Stored items
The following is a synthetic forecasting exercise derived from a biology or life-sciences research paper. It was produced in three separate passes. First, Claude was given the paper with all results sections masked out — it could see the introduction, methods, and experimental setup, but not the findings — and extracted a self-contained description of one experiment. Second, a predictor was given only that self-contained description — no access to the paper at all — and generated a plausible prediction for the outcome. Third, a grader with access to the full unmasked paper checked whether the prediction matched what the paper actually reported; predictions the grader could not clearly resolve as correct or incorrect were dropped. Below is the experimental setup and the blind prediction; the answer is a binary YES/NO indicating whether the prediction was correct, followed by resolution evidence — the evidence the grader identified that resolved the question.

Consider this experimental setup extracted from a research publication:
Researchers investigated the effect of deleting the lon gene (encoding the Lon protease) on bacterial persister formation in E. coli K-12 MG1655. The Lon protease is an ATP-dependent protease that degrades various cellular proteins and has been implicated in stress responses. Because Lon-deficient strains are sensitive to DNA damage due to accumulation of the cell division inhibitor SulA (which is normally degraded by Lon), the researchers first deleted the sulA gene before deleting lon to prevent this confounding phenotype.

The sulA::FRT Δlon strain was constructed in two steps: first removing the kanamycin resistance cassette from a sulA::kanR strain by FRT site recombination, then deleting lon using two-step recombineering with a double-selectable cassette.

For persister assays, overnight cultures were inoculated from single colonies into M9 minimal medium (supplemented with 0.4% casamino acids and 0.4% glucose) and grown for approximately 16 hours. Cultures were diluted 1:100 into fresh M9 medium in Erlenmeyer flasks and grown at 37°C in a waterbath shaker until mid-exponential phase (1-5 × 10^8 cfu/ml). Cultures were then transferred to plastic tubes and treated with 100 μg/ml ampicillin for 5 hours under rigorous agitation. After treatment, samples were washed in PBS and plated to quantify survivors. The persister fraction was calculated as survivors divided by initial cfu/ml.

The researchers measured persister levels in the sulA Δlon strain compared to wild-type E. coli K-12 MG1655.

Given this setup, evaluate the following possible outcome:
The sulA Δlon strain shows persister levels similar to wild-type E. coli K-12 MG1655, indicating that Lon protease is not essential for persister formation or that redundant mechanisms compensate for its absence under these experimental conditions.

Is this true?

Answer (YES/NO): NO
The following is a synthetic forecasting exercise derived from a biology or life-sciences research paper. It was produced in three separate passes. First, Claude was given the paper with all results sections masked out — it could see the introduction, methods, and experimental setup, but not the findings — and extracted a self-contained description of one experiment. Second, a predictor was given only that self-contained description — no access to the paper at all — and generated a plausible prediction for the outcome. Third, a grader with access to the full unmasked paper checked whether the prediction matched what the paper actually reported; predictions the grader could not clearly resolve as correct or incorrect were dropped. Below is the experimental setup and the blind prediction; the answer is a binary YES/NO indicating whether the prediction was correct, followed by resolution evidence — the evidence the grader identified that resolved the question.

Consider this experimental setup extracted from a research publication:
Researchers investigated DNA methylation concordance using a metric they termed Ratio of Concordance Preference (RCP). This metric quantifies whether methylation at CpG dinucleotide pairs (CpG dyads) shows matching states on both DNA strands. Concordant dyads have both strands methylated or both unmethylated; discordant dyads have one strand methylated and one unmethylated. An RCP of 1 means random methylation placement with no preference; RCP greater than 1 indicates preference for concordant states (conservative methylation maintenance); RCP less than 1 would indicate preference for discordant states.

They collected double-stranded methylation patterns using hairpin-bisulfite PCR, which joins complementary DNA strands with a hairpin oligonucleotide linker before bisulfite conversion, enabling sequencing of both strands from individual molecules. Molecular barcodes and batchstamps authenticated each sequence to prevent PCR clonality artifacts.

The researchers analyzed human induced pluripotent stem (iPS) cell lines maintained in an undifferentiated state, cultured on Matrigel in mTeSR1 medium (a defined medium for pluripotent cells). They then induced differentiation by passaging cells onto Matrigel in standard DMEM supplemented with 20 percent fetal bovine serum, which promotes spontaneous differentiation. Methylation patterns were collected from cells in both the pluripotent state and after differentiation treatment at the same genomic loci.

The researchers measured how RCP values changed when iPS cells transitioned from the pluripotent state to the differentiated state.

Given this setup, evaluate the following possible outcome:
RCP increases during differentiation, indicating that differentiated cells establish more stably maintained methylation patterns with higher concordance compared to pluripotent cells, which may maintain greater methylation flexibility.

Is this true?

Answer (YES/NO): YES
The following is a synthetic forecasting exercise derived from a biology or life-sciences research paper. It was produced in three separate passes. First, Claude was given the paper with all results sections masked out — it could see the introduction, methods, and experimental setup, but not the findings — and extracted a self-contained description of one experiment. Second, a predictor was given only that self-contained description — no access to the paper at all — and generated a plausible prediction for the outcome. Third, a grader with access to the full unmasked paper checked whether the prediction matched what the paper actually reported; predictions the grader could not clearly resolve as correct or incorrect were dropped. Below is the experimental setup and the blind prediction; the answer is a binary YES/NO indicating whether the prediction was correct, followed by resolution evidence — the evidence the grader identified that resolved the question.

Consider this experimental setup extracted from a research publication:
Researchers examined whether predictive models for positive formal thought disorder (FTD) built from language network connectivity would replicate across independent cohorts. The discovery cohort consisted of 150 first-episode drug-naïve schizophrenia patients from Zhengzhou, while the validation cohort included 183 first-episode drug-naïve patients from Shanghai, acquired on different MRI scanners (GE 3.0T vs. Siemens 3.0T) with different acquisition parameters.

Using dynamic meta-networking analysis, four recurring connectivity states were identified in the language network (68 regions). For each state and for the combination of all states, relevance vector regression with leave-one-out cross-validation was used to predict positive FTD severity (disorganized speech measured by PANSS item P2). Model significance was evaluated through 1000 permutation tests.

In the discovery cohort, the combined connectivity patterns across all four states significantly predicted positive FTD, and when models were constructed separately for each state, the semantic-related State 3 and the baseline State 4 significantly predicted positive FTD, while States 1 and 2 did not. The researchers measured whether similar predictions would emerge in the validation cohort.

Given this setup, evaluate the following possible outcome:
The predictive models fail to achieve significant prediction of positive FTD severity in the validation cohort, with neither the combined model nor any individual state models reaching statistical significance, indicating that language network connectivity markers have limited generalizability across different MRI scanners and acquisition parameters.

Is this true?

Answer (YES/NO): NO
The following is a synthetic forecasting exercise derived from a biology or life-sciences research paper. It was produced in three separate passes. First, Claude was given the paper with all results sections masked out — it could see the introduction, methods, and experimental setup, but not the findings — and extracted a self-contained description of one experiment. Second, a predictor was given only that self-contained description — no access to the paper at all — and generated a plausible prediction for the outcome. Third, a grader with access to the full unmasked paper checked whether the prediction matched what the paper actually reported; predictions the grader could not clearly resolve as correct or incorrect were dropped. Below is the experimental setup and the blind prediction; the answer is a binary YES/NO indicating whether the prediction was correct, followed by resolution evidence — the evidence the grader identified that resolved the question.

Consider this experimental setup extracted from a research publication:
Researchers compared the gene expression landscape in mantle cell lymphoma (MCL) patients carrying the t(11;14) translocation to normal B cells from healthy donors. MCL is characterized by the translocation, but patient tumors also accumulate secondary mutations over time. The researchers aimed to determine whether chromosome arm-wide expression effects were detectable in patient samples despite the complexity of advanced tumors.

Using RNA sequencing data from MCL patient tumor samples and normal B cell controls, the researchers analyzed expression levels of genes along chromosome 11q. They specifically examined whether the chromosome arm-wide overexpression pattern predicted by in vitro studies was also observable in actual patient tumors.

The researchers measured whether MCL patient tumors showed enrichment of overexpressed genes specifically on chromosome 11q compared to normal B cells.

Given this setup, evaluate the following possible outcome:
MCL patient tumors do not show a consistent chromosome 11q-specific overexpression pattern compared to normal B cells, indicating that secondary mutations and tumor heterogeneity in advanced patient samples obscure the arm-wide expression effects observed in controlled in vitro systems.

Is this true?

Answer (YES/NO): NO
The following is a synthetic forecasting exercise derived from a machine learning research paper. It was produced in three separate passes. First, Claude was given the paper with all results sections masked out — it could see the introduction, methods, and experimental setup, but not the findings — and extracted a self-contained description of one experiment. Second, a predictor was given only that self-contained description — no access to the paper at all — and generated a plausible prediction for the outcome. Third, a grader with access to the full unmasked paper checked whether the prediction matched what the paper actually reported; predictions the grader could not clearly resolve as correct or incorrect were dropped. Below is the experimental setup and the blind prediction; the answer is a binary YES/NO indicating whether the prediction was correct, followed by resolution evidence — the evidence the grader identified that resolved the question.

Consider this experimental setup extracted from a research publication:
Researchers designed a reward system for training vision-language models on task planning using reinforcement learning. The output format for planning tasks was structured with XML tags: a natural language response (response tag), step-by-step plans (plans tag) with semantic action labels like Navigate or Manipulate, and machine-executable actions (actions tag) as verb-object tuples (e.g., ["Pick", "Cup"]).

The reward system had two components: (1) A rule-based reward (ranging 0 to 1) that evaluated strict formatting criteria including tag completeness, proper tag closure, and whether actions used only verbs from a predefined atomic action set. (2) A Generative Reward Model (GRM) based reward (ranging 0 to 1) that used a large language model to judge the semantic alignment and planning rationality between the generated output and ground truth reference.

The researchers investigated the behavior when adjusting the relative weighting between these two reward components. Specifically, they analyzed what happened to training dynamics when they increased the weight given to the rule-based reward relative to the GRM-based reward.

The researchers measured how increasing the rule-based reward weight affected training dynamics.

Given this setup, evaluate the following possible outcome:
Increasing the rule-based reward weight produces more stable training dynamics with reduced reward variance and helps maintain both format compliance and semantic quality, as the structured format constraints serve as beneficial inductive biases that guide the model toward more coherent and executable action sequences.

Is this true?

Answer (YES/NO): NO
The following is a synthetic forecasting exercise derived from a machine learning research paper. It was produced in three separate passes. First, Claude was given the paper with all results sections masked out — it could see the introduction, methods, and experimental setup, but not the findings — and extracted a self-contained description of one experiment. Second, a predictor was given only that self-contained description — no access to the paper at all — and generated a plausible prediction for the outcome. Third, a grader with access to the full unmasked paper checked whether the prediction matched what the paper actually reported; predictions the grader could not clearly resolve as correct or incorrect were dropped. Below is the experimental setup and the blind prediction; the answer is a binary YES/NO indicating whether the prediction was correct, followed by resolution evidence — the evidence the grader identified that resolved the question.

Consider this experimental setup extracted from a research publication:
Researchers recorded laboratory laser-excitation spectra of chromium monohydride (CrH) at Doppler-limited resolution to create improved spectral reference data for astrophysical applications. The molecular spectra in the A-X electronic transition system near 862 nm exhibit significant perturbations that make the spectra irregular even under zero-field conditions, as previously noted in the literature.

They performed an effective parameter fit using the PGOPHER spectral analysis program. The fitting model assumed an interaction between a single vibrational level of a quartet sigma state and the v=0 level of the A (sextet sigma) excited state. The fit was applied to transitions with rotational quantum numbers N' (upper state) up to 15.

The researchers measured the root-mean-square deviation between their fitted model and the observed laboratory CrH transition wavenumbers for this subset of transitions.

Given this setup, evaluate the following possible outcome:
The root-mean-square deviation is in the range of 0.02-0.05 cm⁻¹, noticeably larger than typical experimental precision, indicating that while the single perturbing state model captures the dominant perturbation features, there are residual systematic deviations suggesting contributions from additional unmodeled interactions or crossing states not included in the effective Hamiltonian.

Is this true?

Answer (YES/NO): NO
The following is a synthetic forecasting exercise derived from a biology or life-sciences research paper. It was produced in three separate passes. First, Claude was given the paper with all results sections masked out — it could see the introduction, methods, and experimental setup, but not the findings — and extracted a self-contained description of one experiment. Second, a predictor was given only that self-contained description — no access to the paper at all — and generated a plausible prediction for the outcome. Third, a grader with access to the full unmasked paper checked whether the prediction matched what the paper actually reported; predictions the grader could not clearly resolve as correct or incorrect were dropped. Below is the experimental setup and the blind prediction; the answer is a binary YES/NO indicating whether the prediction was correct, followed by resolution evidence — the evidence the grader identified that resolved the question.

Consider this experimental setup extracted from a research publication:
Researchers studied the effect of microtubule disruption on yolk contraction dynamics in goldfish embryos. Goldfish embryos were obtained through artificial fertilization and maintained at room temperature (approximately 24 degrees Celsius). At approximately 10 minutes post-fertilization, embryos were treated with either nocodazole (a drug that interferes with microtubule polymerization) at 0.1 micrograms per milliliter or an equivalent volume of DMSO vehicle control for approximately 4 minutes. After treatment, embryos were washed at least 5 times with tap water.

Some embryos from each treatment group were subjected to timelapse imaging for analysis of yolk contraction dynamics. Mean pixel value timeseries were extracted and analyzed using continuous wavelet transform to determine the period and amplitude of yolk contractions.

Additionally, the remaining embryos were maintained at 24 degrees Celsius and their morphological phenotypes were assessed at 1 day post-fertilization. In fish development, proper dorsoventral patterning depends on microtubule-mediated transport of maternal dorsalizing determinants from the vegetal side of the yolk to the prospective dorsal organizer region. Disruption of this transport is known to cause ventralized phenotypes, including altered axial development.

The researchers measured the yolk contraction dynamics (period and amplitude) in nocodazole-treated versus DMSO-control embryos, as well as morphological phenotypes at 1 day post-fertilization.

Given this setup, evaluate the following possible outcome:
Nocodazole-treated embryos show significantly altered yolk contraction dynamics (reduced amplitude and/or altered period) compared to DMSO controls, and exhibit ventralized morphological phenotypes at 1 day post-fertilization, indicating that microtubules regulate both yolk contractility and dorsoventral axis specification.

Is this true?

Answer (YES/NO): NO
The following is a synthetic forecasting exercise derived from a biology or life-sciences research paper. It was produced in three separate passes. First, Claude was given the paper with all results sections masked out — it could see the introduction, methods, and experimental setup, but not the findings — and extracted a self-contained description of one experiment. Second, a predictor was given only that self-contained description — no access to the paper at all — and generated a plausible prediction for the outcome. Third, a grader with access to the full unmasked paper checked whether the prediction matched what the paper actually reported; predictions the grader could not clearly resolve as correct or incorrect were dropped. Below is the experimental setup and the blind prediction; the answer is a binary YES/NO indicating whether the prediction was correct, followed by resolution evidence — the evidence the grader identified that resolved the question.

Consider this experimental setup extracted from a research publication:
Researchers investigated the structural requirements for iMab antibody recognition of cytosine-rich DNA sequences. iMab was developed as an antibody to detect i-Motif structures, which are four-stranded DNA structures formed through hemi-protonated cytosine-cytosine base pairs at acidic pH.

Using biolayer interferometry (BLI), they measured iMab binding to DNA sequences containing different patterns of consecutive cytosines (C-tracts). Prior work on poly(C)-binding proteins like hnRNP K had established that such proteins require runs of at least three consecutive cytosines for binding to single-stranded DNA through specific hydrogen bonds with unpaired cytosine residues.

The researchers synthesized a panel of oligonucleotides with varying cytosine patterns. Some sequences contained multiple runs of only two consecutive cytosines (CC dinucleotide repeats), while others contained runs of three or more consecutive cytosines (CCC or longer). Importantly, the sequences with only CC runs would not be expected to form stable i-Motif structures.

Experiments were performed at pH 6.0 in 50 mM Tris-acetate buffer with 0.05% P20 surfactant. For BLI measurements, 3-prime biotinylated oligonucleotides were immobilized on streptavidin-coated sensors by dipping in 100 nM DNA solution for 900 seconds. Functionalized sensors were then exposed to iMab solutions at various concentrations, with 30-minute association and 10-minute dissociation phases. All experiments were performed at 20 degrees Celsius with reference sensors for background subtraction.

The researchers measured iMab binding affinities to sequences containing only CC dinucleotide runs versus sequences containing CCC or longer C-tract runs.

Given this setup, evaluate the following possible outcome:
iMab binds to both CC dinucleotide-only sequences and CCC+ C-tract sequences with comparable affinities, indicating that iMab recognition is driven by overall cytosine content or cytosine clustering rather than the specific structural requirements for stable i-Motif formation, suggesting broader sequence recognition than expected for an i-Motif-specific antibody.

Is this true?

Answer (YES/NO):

### Task directions
The reply must consist solely of the lines from the one containing "The researchers measured iMab" through the last line of the data, reproduced exactly.

### Answer box
The researchers measured iMab binding affinities to sequences containing only CC dinucleotide runs versus sequences containing CCC or longer C-tract runs.

Given this setup, evaluate the following possible outcome:
iMab binds to both CC dinucleotide-only sequences and CCC+ C-tract sequences with comparable affinities, indicating that iMab recognition is driven by overall cytosine content or cytosine clustering rather than the specific structural requirements for stable i-Motif formation, suggesting broader sequence recognition than expected for an i-Motif-specific antibody.

Is this true?

Answer (YES/NO):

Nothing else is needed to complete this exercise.